◆ Textauszug
>>>>
Das Pegida-Positionspapier (Punkte 14 – 19) – Kritik Teil 3 und Schluss

Autor Dr. Werner Jurga. (foto: privat)
Autor Dr. Werner Jurga. (foto: privat)
17. Dezember 2014. Am 10. Dezember hat die Bewegung „Patriotische Europäer gegen die Islamisierung des Abendlandes“ (Pegida) ein Positionspapier veröffentlicht.

Ich bin dieses Papier Punkt für Punkt durchgegangen, d.h.: jede These wird im Original zitiert (ohne die Fehler zu korrigieren) und dazu jeweils eine kurze Anmerkung gemacht. Da es sich aber um 19 Punkte handelt, ist der ganze Text länger geworden, als es die Lesegewohnheiten im Internet zulassen. Ich habe meinen Beitrag deshalb in drei Teilen veröffentlicht. Teil 1 und Teil 2 sind gestern und vorgestern erschienen; hier folgt der dritte und letzte Teil.

(Der Artikel von Dr. Werner Jurga ist zuerst auf der Website des Autors erschienen)

14. PEGIDA ist FÜR die Einführung von Bürgerentscheidungen nach dem Vorbild der Schweiz!

In diesem Punkt geht die Patenschaft jedoch an die linke Seite des politischen Spektrums. Rote und Grüne werden wissen, bei welchen Volksabstimmungen sie meinen, die Mehrheit erringen zu können. Ich glaube zu wissen, welches Thema die Rechtsradikalen als erstes den Bürgern zur Abstimmung vorlegen würden. Und welche Themen als zweite und als dritte…

15. PEGIDA ist GEGEN Waffenlieferungen an verfassungsfeindliche, verbotene Organisationen wie z.B. PKK  

Sehr hübsch. Allerdings sind Waffenlieferungen an die PKK schon heute verboten, und die Befürworter des Rüstungsexports an die Kurden hatten den Peschmerga untersagt, nicht an die PKK weiterzuliefern. Was übrigens allein deshalb amüsant gewesen ist, weil die es ohnehin nicht getan hätten. Was allerdings an einem Boykott der PKK, die sich zeitweise als einzige den IS-Terroristen entgegen gestellt hatten, mit dem Kampf gegen „die Islamisierung“ zu tun haben soll, vermag sich mir nicht zu erschließen.
<<<<
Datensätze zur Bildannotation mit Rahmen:
>>>>
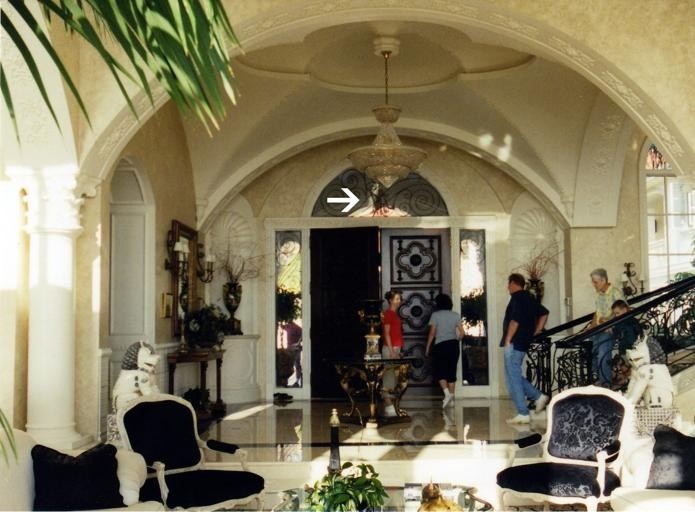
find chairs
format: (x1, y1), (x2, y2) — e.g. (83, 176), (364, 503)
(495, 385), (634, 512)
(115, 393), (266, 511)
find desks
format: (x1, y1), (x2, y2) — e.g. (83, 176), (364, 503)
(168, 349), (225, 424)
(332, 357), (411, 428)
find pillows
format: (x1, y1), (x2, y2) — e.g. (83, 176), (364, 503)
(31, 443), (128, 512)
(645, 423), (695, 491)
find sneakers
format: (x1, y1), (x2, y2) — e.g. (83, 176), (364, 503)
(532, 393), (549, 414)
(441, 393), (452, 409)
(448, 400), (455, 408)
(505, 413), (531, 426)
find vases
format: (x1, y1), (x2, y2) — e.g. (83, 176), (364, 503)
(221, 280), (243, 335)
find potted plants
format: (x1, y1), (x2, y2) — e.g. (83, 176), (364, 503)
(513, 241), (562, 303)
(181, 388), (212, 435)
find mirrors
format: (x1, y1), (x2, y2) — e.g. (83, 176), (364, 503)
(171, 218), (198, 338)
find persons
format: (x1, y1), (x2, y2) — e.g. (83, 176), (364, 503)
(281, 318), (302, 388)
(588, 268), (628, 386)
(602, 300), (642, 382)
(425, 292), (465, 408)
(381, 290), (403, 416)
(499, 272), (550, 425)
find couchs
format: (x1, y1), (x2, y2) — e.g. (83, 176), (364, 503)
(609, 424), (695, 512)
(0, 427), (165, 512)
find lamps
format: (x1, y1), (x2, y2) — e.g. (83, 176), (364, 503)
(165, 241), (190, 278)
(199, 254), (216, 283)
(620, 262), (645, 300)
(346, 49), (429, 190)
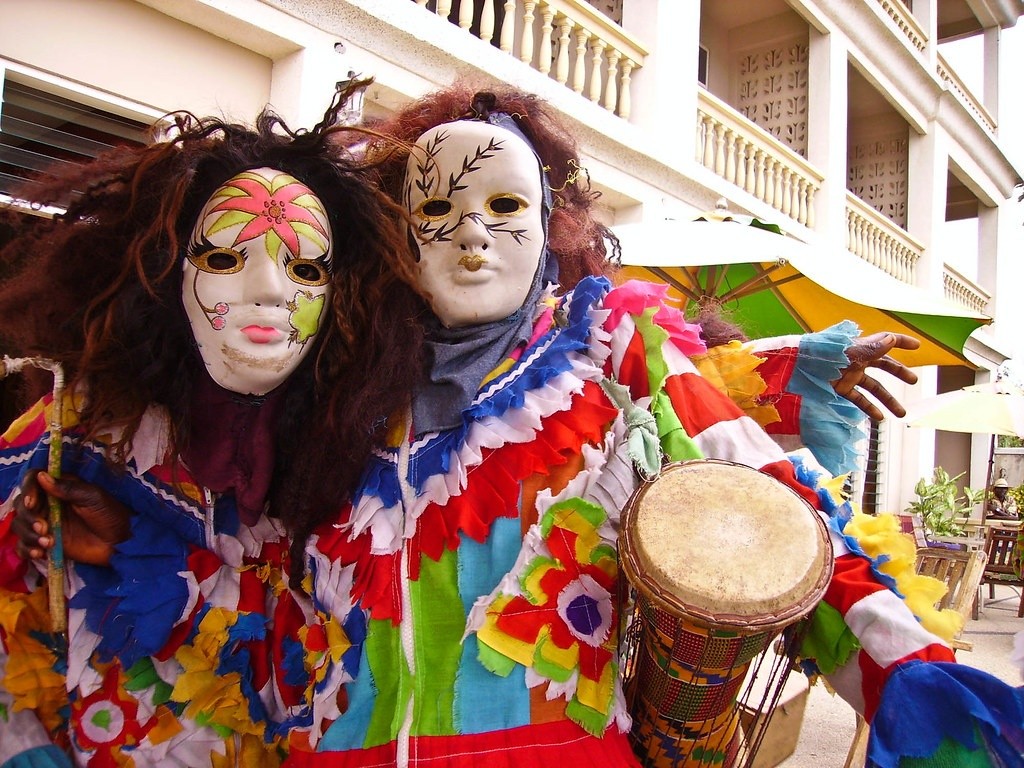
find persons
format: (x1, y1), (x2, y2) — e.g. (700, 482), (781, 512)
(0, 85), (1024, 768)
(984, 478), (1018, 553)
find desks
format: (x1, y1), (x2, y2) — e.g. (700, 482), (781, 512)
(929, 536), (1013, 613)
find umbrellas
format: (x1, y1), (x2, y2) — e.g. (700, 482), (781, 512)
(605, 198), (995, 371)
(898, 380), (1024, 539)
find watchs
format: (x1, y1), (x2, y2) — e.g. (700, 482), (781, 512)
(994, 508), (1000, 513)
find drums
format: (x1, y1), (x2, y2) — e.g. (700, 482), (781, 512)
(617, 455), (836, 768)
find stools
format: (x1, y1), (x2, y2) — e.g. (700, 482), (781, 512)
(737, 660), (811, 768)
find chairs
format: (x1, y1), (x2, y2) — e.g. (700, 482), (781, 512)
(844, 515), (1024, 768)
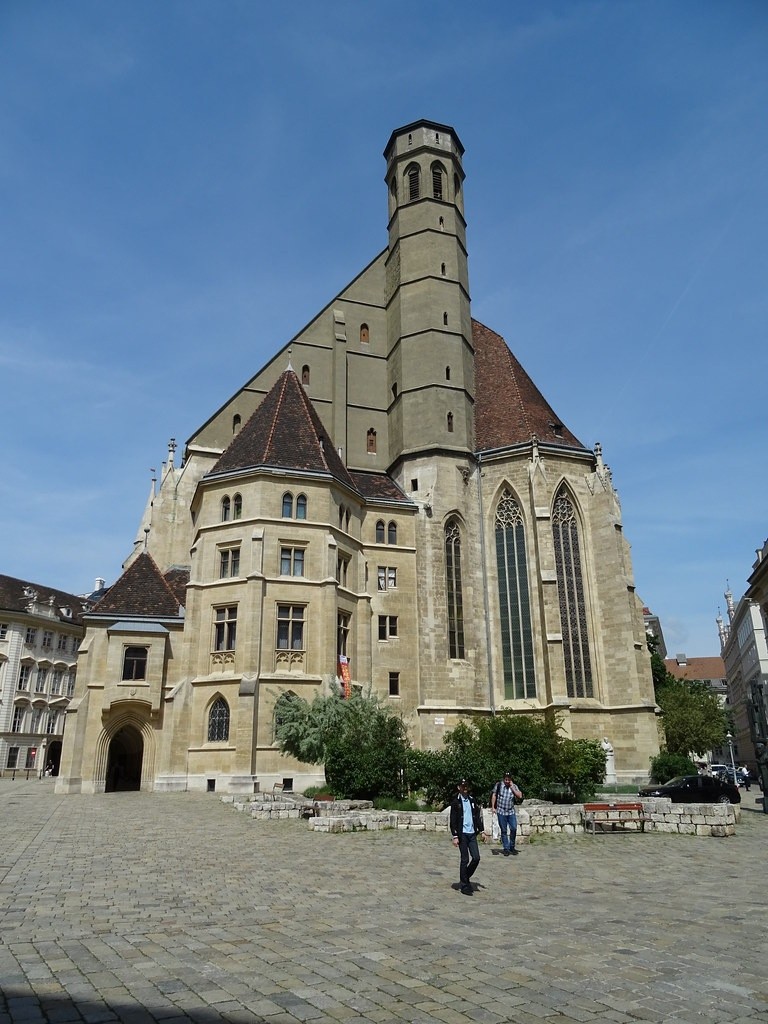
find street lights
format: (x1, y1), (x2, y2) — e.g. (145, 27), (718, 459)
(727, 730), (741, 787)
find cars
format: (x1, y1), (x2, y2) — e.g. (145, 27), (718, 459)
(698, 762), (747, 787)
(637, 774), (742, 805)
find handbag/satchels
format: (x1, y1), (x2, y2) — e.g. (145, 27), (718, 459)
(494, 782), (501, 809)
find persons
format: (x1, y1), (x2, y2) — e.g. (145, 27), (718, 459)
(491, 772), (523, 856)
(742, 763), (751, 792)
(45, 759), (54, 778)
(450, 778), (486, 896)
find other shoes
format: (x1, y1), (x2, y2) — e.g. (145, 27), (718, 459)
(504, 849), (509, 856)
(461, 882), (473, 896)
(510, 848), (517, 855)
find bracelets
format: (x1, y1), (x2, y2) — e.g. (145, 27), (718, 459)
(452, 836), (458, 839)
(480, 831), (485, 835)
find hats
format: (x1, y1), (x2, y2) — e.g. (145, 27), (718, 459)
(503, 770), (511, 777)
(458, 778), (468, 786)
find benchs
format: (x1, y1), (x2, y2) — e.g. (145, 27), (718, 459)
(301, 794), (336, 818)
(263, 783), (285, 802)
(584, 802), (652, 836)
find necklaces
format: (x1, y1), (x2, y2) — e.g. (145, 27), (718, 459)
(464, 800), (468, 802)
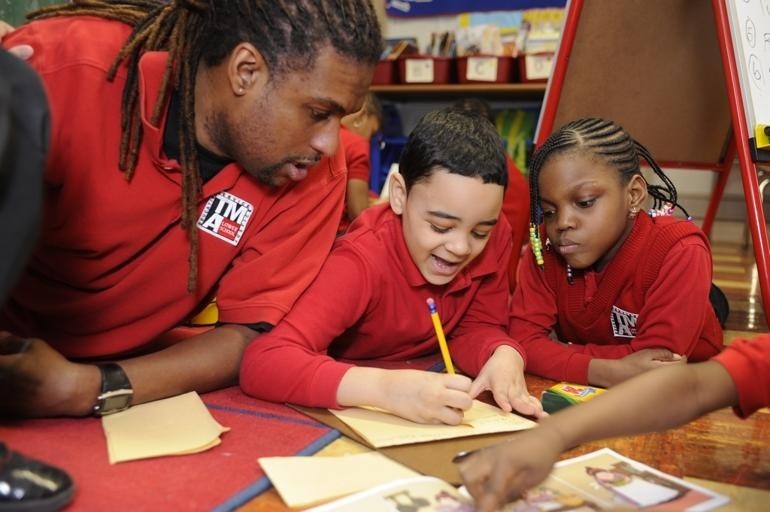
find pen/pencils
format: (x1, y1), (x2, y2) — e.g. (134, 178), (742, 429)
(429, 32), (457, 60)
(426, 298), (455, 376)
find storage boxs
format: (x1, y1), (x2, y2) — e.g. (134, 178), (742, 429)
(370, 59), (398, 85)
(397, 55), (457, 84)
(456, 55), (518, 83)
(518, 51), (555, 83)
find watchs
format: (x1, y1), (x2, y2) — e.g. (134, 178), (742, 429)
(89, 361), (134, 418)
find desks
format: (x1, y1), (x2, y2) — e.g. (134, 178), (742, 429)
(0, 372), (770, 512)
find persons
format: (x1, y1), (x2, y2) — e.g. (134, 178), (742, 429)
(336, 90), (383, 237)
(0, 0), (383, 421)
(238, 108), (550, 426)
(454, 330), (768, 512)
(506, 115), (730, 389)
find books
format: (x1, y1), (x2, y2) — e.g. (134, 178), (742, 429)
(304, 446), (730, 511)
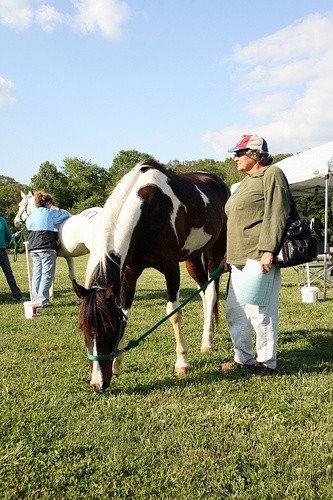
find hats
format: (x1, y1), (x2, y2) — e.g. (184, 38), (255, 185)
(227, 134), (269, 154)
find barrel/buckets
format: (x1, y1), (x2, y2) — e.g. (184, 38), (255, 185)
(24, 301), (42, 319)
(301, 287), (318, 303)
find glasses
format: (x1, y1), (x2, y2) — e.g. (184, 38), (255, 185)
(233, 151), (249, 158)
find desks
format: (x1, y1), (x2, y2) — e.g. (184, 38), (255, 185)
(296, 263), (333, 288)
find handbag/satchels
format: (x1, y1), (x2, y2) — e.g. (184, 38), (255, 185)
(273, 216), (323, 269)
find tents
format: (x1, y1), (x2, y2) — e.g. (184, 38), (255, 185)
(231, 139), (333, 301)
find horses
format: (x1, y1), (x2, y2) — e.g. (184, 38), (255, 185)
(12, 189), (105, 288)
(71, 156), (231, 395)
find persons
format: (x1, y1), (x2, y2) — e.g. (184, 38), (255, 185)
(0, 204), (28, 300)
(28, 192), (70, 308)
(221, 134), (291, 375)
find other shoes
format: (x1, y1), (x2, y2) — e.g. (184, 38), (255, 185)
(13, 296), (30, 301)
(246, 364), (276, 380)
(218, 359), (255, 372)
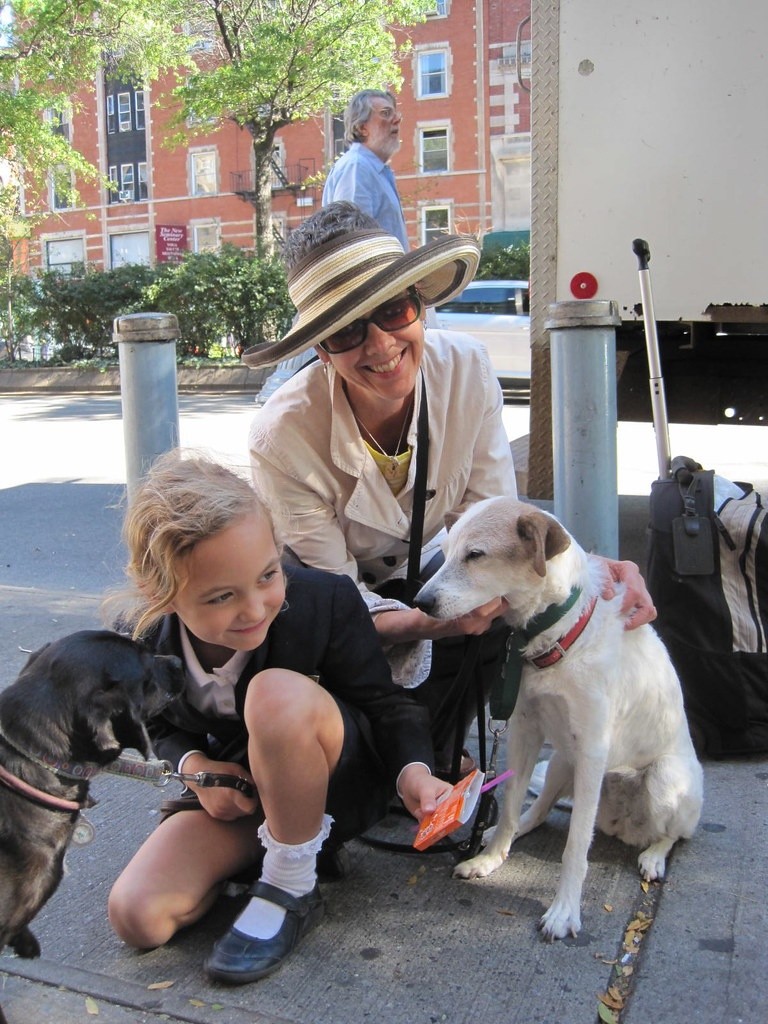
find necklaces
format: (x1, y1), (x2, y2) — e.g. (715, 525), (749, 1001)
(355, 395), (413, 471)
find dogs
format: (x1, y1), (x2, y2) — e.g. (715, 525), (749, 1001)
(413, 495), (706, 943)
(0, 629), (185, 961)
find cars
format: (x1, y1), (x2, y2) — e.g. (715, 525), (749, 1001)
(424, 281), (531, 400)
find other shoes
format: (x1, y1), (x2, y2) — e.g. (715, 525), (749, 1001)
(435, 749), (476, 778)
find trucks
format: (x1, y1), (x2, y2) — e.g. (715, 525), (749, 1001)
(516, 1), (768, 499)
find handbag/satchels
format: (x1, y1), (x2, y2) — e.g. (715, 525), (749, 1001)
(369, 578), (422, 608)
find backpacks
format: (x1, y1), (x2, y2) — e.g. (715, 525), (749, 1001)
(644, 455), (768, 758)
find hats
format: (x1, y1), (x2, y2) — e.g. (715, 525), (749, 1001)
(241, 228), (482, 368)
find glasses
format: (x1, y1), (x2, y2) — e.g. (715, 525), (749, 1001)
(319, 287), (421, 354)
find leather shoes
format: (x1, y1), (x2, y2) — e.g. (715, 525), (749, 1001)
<<<<
◆ Arbeitsanweisungen
1 - Schreiben Sie aus dem Text über das Pegida-Positionspapier die Passage von "17. Dezember 2014." bis "ein Positionspapier veröffentlicht." wortgetreu ab.
2 - Geben Sie aus den Zeilen zur Bildannotation die Zeilen von der Zeile mit "find mirrors" bis zur Zeile mit "(929, 536), (1013, 613)", beide eingeschlossen, unverändert wieder. Lassen Sie die Bilder dabei weg.
Die Zeilen haben mit dem Text über das Pegida-Positionspapier nichts zu tun.

◆ Vollständige Antworten
1 -
17. Dezember 2014. Am 10. Dezember hat die Bewegung „Patriotische Europäer gegen die Islamisierung des Abendlandes“ (Pegida) ein Positionspapier veröffentlicht.

2 -
find mirrors
format: (x1, y1), (x2, y2) — e.g. (83, 176), (364, 503)
(171, 218), (198, 338)
find persons
format: (x1, y1), (x2, y2) — e.g. (83, 176), (364, 503)
(281, 318), (302, 388)
(588, 268), (628, 386)
(602, 300), (642, 382)
(425, 292), (465, 408)
(381, 290), (403, 416)
(499, 272), (550, 425)
find couchs
format: (x1, y1), (x2, y2) — e.g. (83, 176), (364, 503)
(609, 424), (695, 512)
(0, 427), (165, 512)
find lamps
format: (x1, y1), (x2, y2) — e.g. (83, 176), (364, 503)
(165, 241), (190, 278)
(199, 254), (216, 283)
(620, 262), (645, 300)
(346, 49), (429, 190)
find persons
format: (x1, y1), (x2, y2) — e.g. (700, 482), (781, 512)
(0, 85), (1024, 768)
(984, 478), (1018, 553)
find desks
format: (x1, y1), (x2, y2) — e.g. (700, 482), (781, 512)
(929, 536), (1013, 613)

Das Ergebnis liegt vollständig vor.